スマホ強化は8割達成 高付加価値の土管屋になる--KDDI社長 田中孝司
アイフォーン投入の陣頭指揮を執ったのは2010年12月に就任し、「新しいKDDIをつくる」と宣言した田中孝司社長。10年間にわたり采配を振るった、小野寺正・現会長からバトンを渡され、最大の課題であったスマートフォン(スマホ)強化に取り組んでいる。スマホ普及後の成長戦略を田中社長に聞いた。
──社長就任時の会見では、社内に自由闊達な雰囲気を取り戻したいと強調していました。
スマホへの対応が遅れたのはリスクを恐れる集団になっていたからだ。安定した業績が続くと組織は堕落する。保身に走り、新しいことへ挑戦しなくてもよいと考える雰囲気が社内にあった。そのため「あんなもの売れるわけがない」と、スマホを軽視してしまった。

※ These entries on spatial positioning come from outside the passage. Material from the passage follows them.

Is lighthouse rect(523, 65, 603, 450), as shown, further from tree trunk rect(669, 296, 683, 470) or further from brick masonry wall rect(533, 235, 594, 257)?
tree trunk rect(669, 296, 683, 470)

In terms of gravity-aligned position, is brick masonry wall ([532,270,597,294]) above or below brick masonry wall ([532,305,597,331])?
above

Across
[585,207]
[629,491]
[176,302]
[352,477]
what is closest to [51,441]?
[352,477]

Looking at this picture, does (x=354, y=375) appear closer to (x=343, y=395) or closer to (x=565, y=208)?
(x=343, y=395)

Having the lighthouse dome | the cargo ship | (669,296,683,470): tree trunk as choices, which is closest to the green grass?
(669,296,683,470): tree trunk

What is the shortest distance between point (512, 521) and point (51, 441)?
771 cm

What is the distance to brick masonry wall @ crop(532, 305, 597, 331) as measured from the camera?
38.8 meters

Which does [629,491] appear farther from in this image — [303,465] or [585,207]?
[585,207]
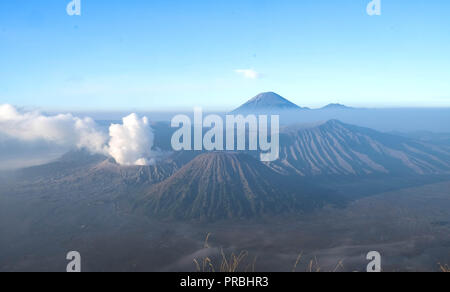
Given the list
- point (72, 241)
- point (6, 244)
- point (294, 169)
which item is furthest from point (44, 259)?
point (294, 169)

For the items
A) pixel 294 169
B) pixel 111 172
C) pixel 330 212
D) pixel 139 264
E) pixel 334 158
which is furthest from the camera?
pixel 334 158

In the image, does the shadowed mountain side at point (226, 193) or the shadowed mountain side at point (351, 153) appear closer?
the shadowed mountain side at point (226, 193)

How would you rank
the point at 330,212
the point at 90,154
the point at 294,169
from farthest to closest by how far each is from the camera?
the point at 90,154 → the point at 294,169 → the point at 330,212

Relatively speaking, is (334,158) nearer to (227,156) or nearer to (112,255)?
(227,156)

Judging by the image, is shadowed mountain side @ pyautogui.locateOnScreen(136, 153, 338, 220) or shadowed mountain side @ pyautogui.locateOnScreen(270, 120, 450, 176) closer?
shadowed mountain side @ pyautogui.locateOnScreen(136, 153, 338, 220)

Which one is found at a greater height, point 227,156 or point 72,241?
point 227,156
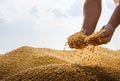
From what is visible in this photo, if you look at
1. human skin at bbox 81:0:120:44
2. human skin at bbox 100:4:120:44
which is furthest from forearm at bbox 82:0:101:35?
human skin at bbox 100:4:120:44

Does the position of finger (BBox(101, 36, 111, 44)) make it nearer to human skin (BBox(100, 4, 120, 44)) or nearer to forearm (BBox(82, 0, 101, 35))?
human skin (BBox(100, 4, 120, 44))

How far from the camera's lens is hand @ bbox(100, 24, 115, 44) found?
3.44 metres

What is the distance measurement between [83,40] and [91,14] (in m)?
0.38

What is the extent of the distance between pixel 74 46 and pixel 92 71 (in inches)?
10.3

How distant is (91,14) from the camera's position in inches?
146

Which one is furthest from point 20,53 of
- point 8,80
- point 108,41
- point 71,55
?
point 108,41

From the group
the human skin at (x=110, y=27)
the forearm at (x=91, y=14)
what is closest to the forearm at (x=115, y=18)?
the human skin at (x=110, y=27)

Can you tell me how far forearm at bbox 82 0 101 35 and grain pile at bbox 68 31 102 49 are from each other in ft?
0.63

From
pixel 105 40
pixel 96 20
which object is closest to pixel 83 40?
pixel 105 40

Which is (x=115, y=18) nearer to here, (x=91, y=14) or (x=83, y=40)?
(x=91, y=14)

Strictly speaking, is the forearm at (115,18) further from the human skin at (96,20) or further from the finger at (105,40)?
the finger at (105,40)

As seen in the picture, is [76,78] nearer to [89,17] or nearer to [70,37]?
[70,37]

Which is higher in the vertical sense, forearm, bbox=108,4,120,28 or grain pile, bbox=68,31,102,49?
forearm, bbox=108,4,120,28

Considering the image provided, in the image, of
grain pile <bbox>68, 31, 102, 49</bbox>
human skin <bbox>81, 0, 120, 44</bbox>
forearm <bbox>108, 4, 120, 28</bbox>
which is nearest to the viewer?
grain pile <bbox>68, 31, 102, 49</bbox>
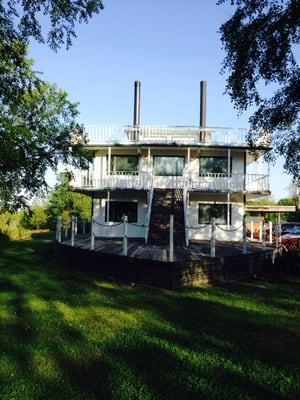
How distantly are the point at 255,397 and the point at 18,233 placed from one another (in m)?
30.2

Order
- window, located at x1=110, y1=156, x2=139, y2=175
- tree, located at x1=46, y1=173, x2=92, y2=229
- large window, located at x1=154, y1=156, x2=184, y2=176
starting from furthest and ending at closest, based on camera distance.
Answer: tree, located at x1=46, y1=173, x2=92, y2=229 < window, located at x1=110, y1=156, x2=139, y2=175 < large window, located at x1=154, y1=156, x2=184, y2=176

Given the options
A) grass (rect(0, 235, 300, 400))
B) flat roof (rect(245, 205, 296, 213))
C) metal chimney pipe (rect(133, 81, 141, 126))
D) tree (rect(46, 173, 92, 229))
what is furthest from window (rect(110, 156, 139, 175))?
tree (rect(46, 173, 92, 229))

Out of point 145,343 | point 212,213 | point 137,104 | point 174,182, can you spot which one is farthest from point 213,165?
point 145,343

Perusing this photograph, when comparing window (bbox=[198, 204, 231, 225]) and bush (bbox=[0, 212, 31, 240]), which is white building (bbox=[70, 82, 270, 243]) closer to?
window (bbox=[198, 204, 231, 225])

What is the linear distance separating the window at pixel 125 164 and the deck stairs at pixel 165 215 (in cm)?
237

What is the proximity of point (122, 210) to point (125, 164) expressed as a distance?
8.94 ft

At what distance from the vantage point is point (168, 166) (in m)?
25.4

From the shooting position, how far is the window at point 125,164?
1009 inches

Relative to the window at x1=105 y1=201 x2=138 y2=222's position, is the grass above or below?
below

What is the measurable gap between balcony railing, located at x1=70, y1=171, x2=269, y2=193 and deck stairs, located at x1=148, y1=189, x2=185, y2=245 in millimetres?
682

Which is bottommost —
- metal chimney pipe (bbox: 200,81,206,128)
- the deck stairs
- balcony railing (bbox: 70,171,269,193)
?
the deck stairs

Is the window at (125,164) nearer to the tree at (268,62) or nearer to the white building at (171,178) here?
the white building at (171,178)

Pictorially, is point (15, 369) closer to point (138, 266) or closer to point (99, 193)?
point (138, 266)

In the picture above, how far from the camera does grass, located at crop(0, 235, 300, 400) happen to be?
5.09m
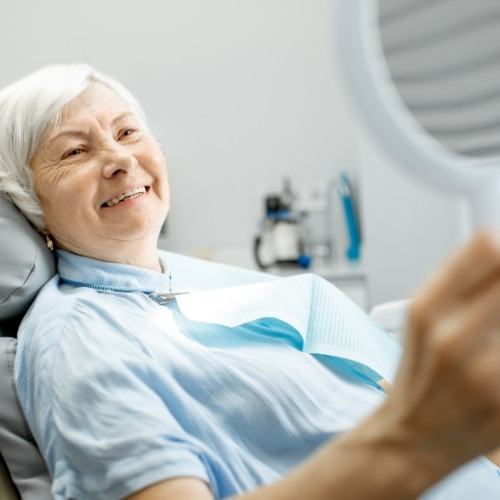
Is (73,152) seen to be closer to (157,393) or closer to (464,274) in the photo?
(157,393)

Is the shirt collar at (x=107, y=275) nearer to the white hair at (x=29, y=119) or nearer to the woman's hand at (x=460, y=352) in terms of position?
the white hair at (x=29, y=119)

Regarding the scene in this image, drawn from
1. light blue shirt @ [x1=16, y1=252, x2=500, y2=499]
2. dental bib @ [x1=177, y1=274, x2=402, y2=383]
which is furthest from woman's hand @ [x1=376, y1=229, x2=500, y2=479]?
dental bib @ [x1=177, y1=274, x2=402, y2=383]

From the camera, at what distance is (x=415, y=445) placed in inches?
18.4

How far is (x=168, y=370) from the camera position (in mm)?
929

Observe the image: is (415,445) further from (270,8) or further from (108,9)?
(108,9)

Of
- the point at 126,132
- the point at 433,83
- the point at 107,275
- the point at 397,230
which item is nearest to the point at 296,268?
the point at 397,230

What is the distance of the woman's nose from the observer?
1.17 meters

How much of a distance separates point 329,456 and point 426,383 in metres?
0.12

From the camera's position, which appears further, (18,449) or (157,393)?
(18,449)

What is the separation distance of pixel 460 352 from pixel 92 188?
846 millimetres

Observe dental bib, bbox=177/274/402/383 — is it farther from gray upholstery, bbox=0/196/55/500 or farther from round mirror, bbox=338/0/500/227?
round mirror, bbox=338/0/500/227

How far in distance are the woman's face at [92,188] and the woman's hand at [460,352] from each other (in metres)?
0.78

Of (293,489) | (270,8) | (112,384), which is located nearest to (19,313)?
(112,384)

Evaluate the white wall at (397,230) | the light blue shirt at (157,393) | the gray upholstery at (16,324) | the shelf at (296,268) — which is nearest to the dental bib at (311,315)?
the light blue shirt at (157,393)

スピード感の欠如は業界特有の問題でもある。通信事業者は月々に決まった収入があり、収益は急激に変わらない。世の中に10の変化が起きても、0・5くらいの変化しか起きない。そのため、世の中の変化が業績に直結するメーカーなどとは違い、社会の変化に乗り遅れてしまう。社長に就任した際、もう一度戦う集団になるために、縦横の組織と自由にコラボレーションできるような雰囲気が必要だと考えた。